Icon of Christ Crucified, chapel of San Damiano, near Assisi

2013 note: There are some technical errors in this post.  For a more accurate assessment of when Lent begins, which days (weekdays and/or Sundays) fall in Lent, etc., see the Annual Lent Fight! (2013 Ed.) by Jimmy Akin.  As the title suggests, it’s a thorny and complicated matter.

Lent is a 40 day preparation for Easter, yet it can start on a Monday 48 days before Easter, or a Wednesday 46 days before Easter, while Easter is always on a Sunday.

How does this work?

The date for Easter, as most people know it, is calculated according to rules defined by the Catholic Church centuries ago.  Anglicans, Lutherans, Methodists, Dutch Reformed, and other Protestant churches that celebrate Lent, a 40 day preparation before Easter, along with most Catholics, keep Lent the way most people know it.

Western Lent is as follows:

  • starts on Ash Wednesday
  • starts 46 days before Easter Sunday
  • lasts 40 days
  • ends on the day before Easter Sunday
  • does not include the Sundays during that period

The Catholic Church in Milan keeps a completely different Lent to either the one known to most Western Catholics or the one known to the Eastern Christians.

Eastern Catholics and Eastern Orthodox both count Lent differently.

Eastern Lent is as follows:

  • starts on Clean Monday
  • starts 48 days before Easter Sunday
  • lasts 40 days
  • ends on the day before Lazarus Saturday, which is the day before Palm Sunday, which is the Sunday before Easter Sunday
  • includes the Sundays during that period

Lent this year [2007] started on Monday 19 February for Eastern Catholics and Eastern Orthodox, and on Wednesday 21 February for Western Catholic and Protestants.

This image shows this year’s Lent, with day counts for Eastern and Western Lent.

Lent 2007

Lent 2007

Click on the image to open a larger version.

A further problem arises from the fact that Protestants follow the Catholic calculation for the date of Easter, while the Orthodox use a different calculation – so they usually celebrate Easter 1-4 weeks after Catholics and Protestants.  So sometimes the two Eastern Lents do not begin the same week.  And so sometimes there are THREE Lents – one for the West, one for the Eastern Catholics who keep the Easter as defined by the Catholic Church, and one for the Orthodox and Eastern Catholics who keep the Easter defined by the Eastern rule.

Note: the Eastern Catholics who follow the Eastern rule still acknowledge the jurisdiction of the bishop of Rome, currently HH Pope Benedict XVI, even though they celebrate Easter on a different date.  (They even have married priests with kids and all.)  “The Eastern Catholic Churches are in full communion of faith and of acceptance of authority of the see of Rome, but retain their distinctive liturgical rites, laws and customs, traditional devotions and have their own theological emphases.” – Eastern Catholic Churches, Wikipedia

In 2007, the dates for Eastern and Western Easter coincide.  The next image shows the dates of Easter from this year until 2030 AD.

» Supplied data:
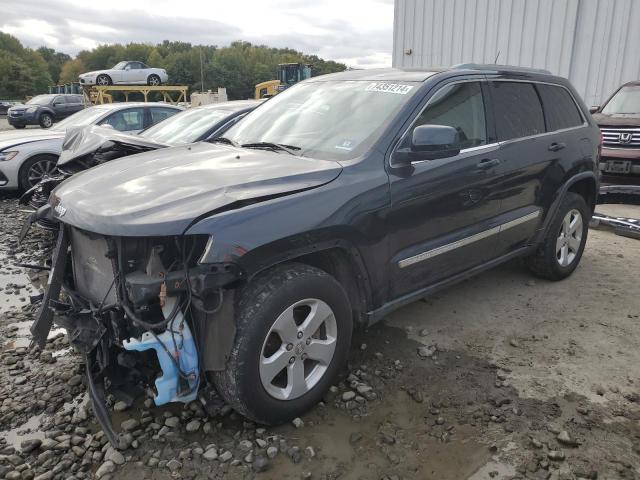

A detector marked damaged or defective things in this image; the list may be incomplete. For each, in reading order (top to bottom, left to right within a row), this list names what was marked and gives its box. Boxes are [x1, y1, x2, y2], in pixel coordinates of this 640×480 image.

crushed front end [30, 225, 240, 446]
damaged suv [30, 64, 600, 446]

» Directive: Copy the passage of the Lent text between "The date for" and "people know it.", inclusive.

» The answer:
The date for Easter, as most people know it, is calculated according to rules defined by the Catholic Church centuries ago.  Anglicans, Lutherans, Methodists, Dutch Reformed, and other Protestant churches that celebrate Lent, a 40 day preparation before Easter, along with most Catholics, keep Lent the way most people know it.